- [Task to complete]: Please retype the forum thread on the Diver and Escher Sketch source release word for word, starting with "Nice work! The" and going on through "That sounds awesome!".

- [Document segment]:
--*--

What’s an ESD? Sorry, I’m not familiar with that TLI.
Sorry, that should’ve been ESG. Typo.
So you’re saying you can only capture some format that ESG3 can’t generate?
No, there’s a different problem - discussed in another thread.
As requested, I have archived the project and source files in their existing states for Diver & Escher Sketch in the public facing repository here:
The next step for this repository would be to convert the projects to remove dependencies on VisualGDB and document a more open build toolchain. Additionally, instructions for debugger access to the hardware should be documented.
@csboling Time to get hacking!
Thank you Lars!
It’s officially a race now, who can get the next firmware update out first, Lars or the community?
With X amount of other firmwares priority in Lar’s queue before this one, my bet could be on community
Looking forward to future updates for Diver
Is this where we soon see someone playing Doom on a Diver?
Doom on Escher would actually be pretty amazing. stylus to aim, buttons to move, reload, shoot
Thank you Lars! This is awesome. I’m pretty happy with Diver as-is, but having a programmable experimentation platform that already outputs synchronized 1V video is transformative for the more software-minded DIYers out there.
Armed with some prior STM32 experience, I was able to set up the VisualGDB toolchain (with the 30-day trial), build the firmware, and flash it to the hardware successfully.
During this process I took some notes and screenshots. If it would be helpful, I’d be more than happy to edit those into a draft build guide and make a PR.
I’ve used VS Code + PlatformIO for some AVR and ESP32 projects, I believe their STM32 support is also good. If that is the kind of open build toolchain you had in mind, I don’t think it would be hard to get that conversion rolling.
Way to go Dewb! I’m in the same boat. I have two divers and use at least one in most patches. Diver is a really exciting platform and it’s capable of some serious fun above and beyond its current time-domain mutation task. Even relatively simple spins like assigning one of the scroll inputs to something like buffer stride are going to be a blast! I can’t wait to get a “devDiver” up and running! @Dewb I’d love to see your notes.
Nice work! The code is messy, but not too big – at least can get you started with a synchronous output buffer. A line buffer based rasterizer may be possible to implement, for real time graphics. I’ll try to provide more of a development kit style release after porting in more recent software library classes.
That sounds awesome!
When you get a chance could you share the pinout of the 6-pin connector? I assume there are JTAG and/or SWD pins on there (or somewhere else on the board?)
J8 Pin1(GND) as it corresponds to the actual board connections is the bottom most pad and is square
Awesome, thanks so much! <3
If you’ve got it building/uploading and just want to mess with the waveform generation, that’s all done on line 1029 of main.cpp:
void GenerateLUT(uint8_t waveform)
{
for (uint32_t i = 0; i < vres; i++)
{
float a = float(i) / float(vres);
float b = (a*a) * 1023.0;
float c = (a * 1023.0 * 2.0) - (b);
switch (waveform)

--*--

- [Given data]:
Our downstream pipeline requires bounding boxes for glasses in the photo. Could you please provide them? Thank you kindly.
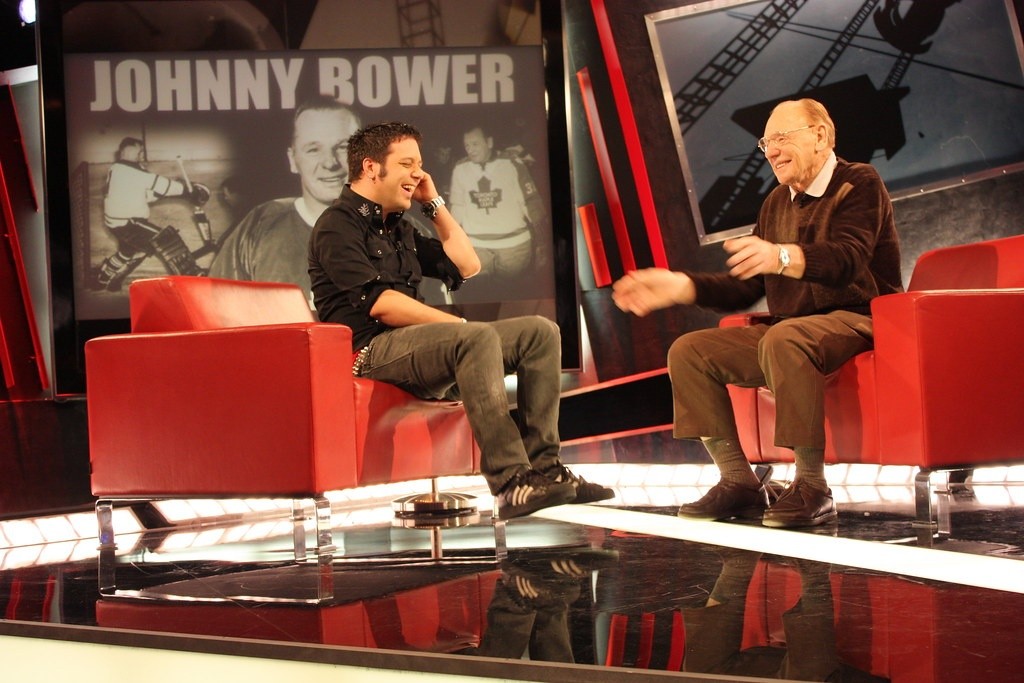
[757,124,815,151]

--*--

- [Written answer]:
Nice work! The code is messy, but not too big – at least can get you started with a synchronous output buffer. A line buffer based rasterizer may be possible to implement, for real time graphics. I’ll try to provide more of a development kit style release after porting in more recent software library classes.
That sounds awesome!